Orange is the New Black is loosely based on the memoir of the same name by Piper Kerman, and while there is no Alex Vause in her account, there is a real life inspiration for the fan favorite character played by Laura Prepon. In the memoir she’s called Nora, but the real woman is 51-year-old Catherine Cleary Wolters, who spoke with Vanity Fair in April about being represented on the popular Netflix show. Even though the show has been a smash sensation, this was the first time a reporter reached out to her.

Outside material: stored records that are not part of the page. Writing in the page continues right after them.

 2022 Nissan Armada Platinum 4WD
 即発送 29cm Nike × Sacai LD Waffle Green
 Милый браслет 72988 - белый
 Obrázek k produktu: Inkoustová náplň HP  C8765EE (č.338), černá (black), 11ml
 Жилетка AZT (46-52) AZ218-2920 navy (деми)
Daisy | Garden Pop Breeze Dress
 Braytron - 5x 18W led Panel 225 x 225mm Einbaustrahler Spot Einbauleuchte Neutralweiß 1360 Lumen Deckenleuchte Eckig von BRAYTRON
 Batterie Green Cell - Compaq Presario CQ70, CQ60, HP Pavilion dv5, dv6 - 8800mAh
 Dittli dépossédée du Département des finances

The major thing she wanted to make clear was that when she and the real Piper were in the same facility for a period of about 5 weeks, they did not have sex. They did, however, share a bit of intimacy when they were reunited. “Praying is about the most intimate thing two people can do in some places, not sex,” Wolters told Vanity Fair. “We made some mean dinners together, though, out of cans of cheese, corn chips, and chili, and Piper learned how to communicate effectively through a toilet—a little something you’ll never pick up at Smith.” They did not have a Hollywood-style affair like what was depicted on the show, though. She says the truth of what happened between them was “so wretched and stinky, it would quite possibly result in a collapsed universe. So I guess it’s a good thing Piper and Jenji stick with the fun little tidbits.”

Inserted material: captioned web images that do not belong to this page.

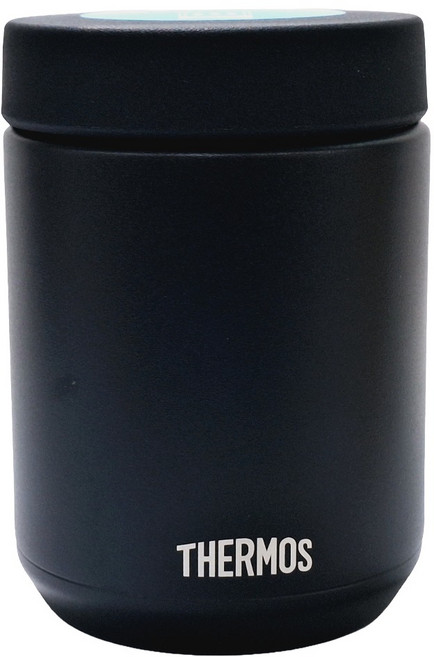 THERMOS 膳魔師 真空隔熱湯罐 JED-500 BK, 1個, 黑色, 500ml
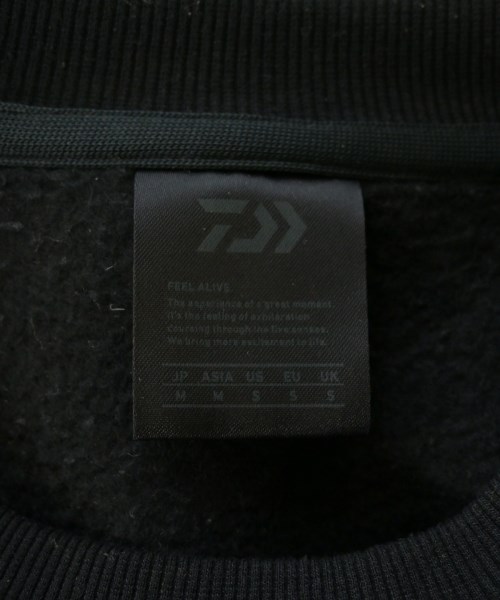 DAIWA PIER39（ダイワピア３９）スウェット 黒 サイズ:M メンズ/2200648427155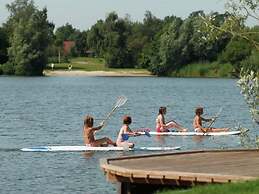 Luxurious Lodge With Airco, Located Beside a Lake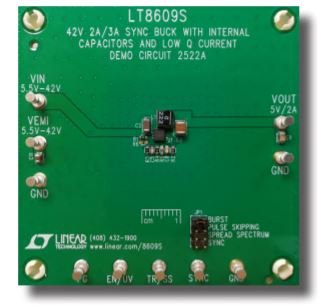 High Power Monolithic Silent Switcher 2 Regulators Meet CISPR 25 Class ...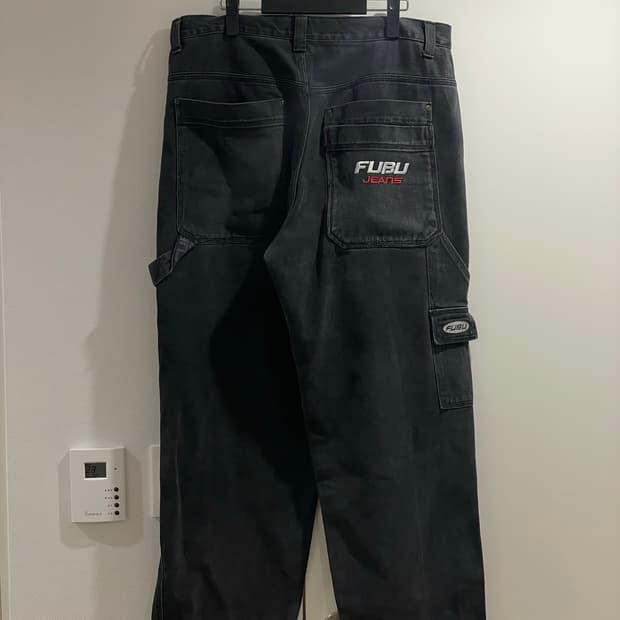 90s Fubu 푸부 더 콜렉션 데님 카펜터 팬츠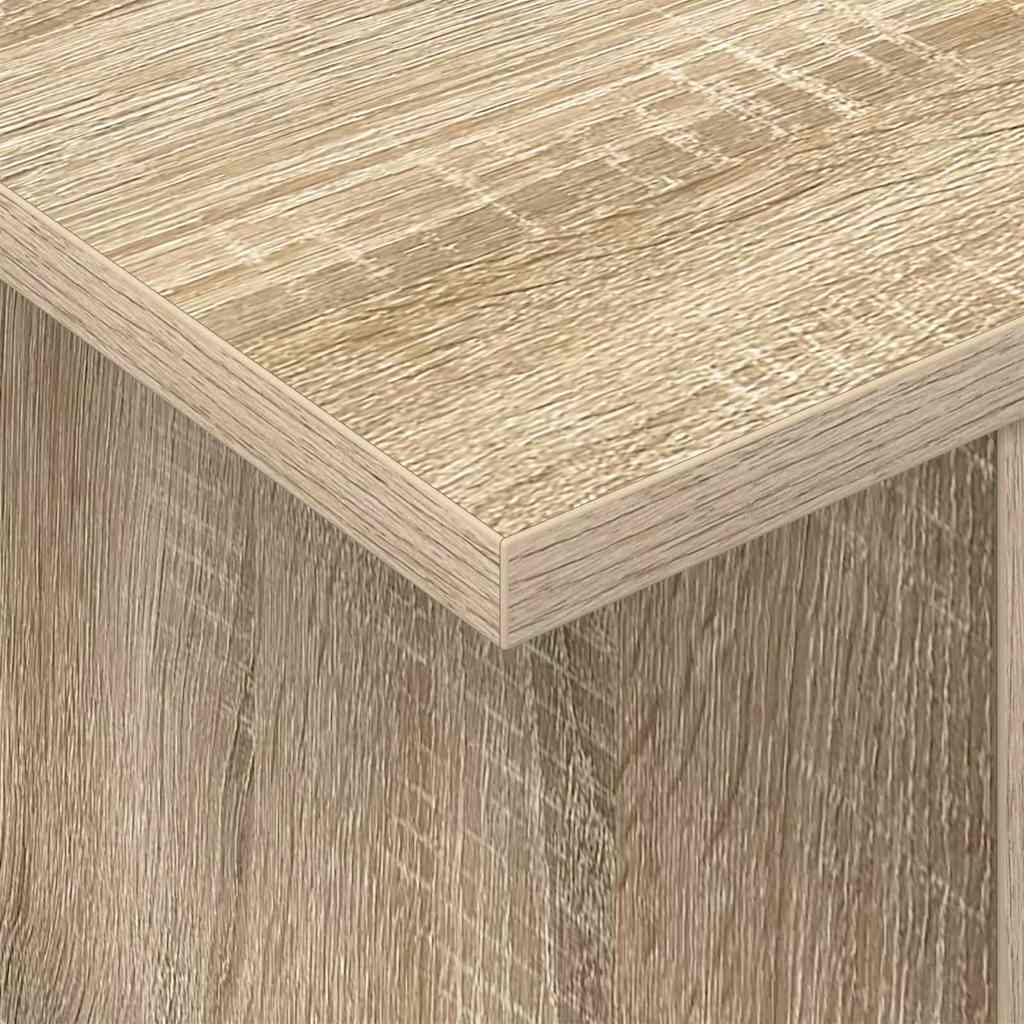 TV-standaard Sonoma Eiken 50 x 35 x 45 cm Bewerkt hout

The Piper on the show is a bit of a green risk-taker who gets wrapped up in the excitement of her attraction to Alex, and from there gets caught up in an international drug ring. In reality, Wolters says she was not Piper’s first female companion, and did not seduce her. She also says that they did not become romantically involved until after they got involved in a Nigerian drug trafficking operation. “When we were traveling together I started developing a crush on her. And eventually that turned into a crazy mad love affair,” Wolters says. “But that was after she had already done the deed that made her complicit.” But even then, they were never “girlfriends,” according to Wolters, they were just friends with benefits.
There is an entire bit of plot in the first season centered on Piper finding out whether or not Alex snitched on her to the feds, but Wolters says that was a non issue because they all named each other out of fear of being found by the Nigerian drug lord. She says that their lives in danger, so snitching on everyone felt like saving each others lives.

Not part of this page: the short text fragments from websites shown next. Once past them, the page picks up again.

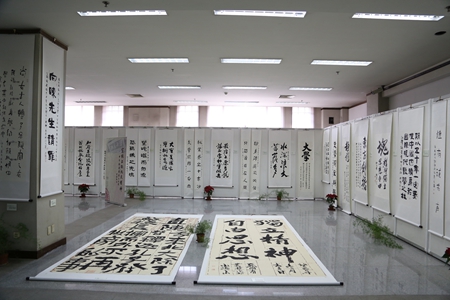 展厅现场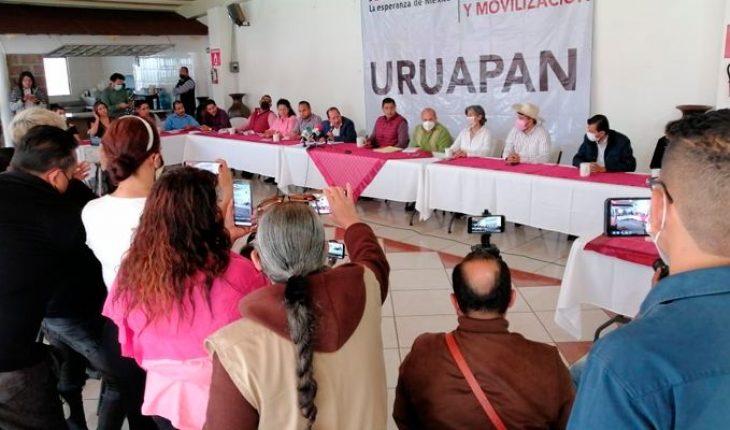 En Uruapan y todo Michoacán se llevó a cabo una estrategia correcta, afirmó Leonel Godoy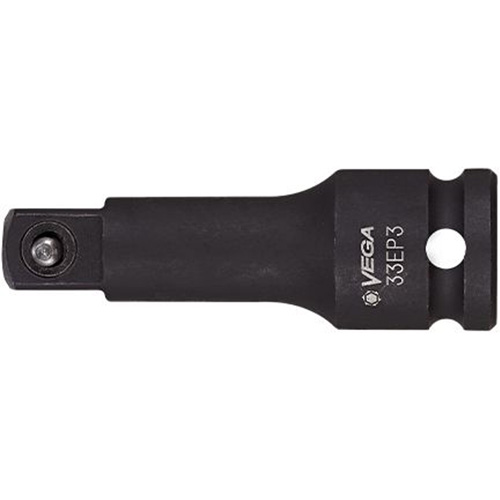 Tige de rallonge &agrave; verrouillage &agrave; broche pour douilles &agrave; choc, Chocs, Prise 1/2", 1-3/8" lo Dufferin Supply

When it came to describing what it was like to be a prisoner, she got a bit poetic. “We were ghosts of the humans we had once been, milling about amongst hundreds of other human ghosts, shackled and chained, prodded through transport centers at gunpoint, moved through holding facilities,” she explained.
Although she and Piper didn’t get it on in prison, she says she had lots of sex and even had two prison “wives” while locked away. One looked like Jennifer Lawrence. She also says that there was constant sex in prison, and that the ladies would get it on whenever and wherever they possible could.
As for the show itself, she watches it, but it seems to trigger something like PTSD in her. “This story isn’t about a fun ride through some old familiar haunt, giving me little glimpses and peeks of some fond old stomping ground,” she says. “Christ, it’s my nightmare, the one that wakes you gasping on your rubber legs that won’t run. . . . This stress is real, it is unrelenting. I’ve had a heart attack, a five-way bypass, been judged, humbled, and hobbled, but I made it.”
Now Wolters is about to get her PhD in information technology, assurance, and security, and she’s working on her own version of what happened between her and Piper in a memoir to be title Out of Orange.
Piper was contacted by VF and responded to many of the things Wolters said. She confirms that she was an out lesbian when they met, and feels that they were indeed in a relationship. “If Cleary believes we were never girlfriends, that is startling news to me, though it’s certainly not the first time she has surprised me,” Piper said.
“The relationship between the characters in the Netflix series, Piper Chapman and Alex Vause, is fictional. I did have the opportunity to make peace with Cleary in Chicago, to relinquish any sense of blame for her, and to work through my ideas and emotions about forgiveness and responsibility,” she continued. “Cleary did not force me to do anything, but rather made me seductive offers that I found very compelling back when I was 22 years old. I am exceptionally grateful that our odd chance meeting in Chicago happened, and I wish Cleary a very happy life moving forward.”